Last night our sketching group visited the studios of Smith & Barber -stone carvers.  They are currently working on the restoration of the West Block of the Parliament Buildings here in Ottawa.  Their specific contributions is the replication of various architectural ornaments and details.

They work in an amazingly traditional manner - mallet and chisel on stone, with incredible precision.

Phillip Smith stayed late to let us in and in talking to him his passion for stone carving was evident and infectious.

I was taken by some of the "green men", sort male nymphs or fairies which became part of the Gothic lexicon of ornament, but have much longer origins back to the Celts.
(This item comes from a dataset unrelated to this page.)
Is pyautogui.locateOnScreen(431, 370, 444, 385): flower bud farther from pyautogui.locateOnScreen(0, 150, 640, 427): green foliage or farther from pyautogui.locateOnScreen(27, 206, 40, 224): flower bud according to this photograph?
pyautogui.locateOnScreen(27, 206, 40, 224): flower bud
I invited my sketching friends Marc and Laurel to come all the way from Montreal ( a 2 hour drive) and they did!   A gift to me for their company. They made friends, as they usually do and documented the evening with Laurel's photos and Marc's sketches.  More to come, no doubt, this summer at the Stone Carving Festival.

Tuesday, 10 February 2015

A Little Colour on a Grey Day

A little bit of colour is welcome on a grey winter day when there aren't even distinct shadows.  This yellow shed around the block from my home was the closest to sunshine I saw yesterday - unusual here in Ottawa which is known for is cold but clear, sunny winter weather.

Tuesday, 3 February 2015

Daly Street

The backsides of buildings continue to fascinate me.  As the large trees in front of homes decline, are removed and not replaced, more and more, the large trees can only be found in the interiors of the blocks.

I also like the way you can read the evolution of the buildings with additions cobbled onto additions in stages.